En 1916, un cabo francés llamado Gaston Ripert regresa del Sahara argelino con una historia extraordinaria. Afirma que un jefe de una caravana lo guió hasta un enorme bloque metálico, más grande que una casa, que sobresalía de la arena. Ripert describe una masa de hierro de unos 40 metros de largo y 100 toneladas, que identificó como un meteorito. Presenta su informe a las autoridades militares, pero su relato se topa con el escepticismo. Sin coordenadas precisas y sin pruebas físicas, la búsqueda del supuesto meteorito, que sería el más grande del mundo, se convierte en una leyenda que muchos consideran un mito.

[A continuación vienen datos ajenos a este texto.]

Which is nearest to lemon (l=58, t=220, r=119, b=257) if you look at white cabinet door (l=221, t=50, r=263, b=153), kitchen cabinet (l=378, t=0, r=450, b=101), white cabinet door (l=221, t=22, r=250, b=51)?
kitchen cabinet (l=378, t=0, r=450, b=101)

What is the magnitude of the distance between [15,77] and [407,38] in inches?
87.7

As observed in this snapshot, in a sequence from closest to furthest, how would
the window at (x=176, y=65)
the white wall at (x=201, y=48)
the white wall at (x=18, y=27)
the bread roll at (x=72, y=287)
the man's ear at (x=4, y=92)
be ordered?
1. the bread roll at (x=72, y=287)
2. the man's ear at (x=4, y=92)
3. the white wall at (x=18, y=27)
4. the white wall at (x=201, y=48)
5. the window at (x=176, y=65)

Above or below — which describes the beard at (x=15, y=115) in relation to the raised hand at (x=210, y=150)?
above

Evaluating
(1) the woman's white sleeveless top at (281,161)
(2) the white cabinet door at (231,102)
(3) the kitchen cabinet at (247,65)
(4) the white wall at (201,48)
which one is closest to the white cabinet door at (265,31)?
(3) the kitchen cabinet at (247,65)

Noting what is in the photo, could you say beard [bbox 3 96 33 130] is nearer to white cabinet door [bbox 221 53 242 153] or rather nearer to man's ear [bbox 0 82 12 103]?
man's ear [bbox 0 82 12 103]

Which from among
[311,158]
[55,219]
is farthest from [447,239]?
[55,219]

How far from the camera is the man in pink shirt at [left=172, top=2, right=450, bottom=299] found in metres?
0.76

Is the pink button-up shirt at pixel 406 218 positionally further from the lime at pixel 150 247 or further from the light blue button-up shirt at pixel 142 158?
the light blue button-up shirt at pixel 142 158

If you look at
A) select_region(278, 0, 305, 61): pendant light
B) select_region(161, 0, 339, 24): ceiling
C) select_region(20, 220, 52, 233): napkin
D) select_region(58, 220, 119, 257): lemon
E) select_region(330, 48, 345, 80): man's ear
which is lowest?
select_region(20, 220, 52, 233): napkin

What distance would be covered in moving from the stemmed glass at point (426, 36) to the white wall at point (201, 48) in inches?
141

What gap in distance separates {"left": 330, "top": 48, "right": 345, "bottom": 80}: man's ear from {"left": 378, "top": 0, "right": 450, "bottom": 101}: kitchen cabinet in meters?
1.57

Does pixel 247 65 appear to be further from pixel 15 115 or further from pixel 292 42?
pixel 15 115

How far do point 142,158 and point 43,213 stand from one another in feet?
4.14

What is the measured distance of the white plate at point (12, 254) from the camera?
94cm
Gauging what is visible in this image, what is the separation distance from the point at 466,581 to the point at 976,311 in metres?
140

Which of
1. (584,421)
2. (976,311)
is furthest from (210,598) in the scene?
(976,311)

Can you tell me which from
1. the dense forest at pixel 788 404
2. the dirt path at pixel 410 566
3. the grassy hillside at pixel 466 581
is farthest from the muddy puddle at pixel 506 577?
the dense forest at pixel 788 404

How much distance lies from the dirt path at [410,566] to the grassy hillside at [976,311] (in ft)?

Una búsqueda de un siglo sin resultados concluyentes

Durante más de cien años, expediciones científicas y cazadores de meteoritos exploran la vasta región de Adrar, en Argelia, sin encontrar rastro del coloso descrito. La falta de pruebas y la imposibilidad de verificar la historia de Ripert hacen que la comunidad científica descarte el caso. El cabo insiste en su versión hasta su muerte, pero el sitio exacto se pierde con él. El enigma persiste como uno de los grandes misterios no resueltos de la geología y la astronomía, alimentando debates sobre su posible existencia.

Unos hermanos gemelos proponen una solución al enigma

Recientemente, los hermanos gemelos alemanes y expertos en meteoritos, Carl y Franz Angst, anuncian una nueva hipótesis. Tras investigar archivos históricos y relatos locales, sugieren que Ripert no encontró un solo meteorito gigante, sino un campo de meteoritos más pequeños, específicamente fragmentos del meteorito de Chinguetti. Este meteorito, del que solo se recuperaron algunos fragmentos a principios del siglo XX, podría haber estado disperso en un área amplia. Los hermanos proponen que la impresión de una masa única y colosal pudo surgir de observar varios trozos grandes agrupados o semi-enterrados, magnificados por las condiciones del desierto y la narración.

A veces, buscar una aguja en un pajar parece sencillo comparado con buscar una montaña de hierro en un océano de arena.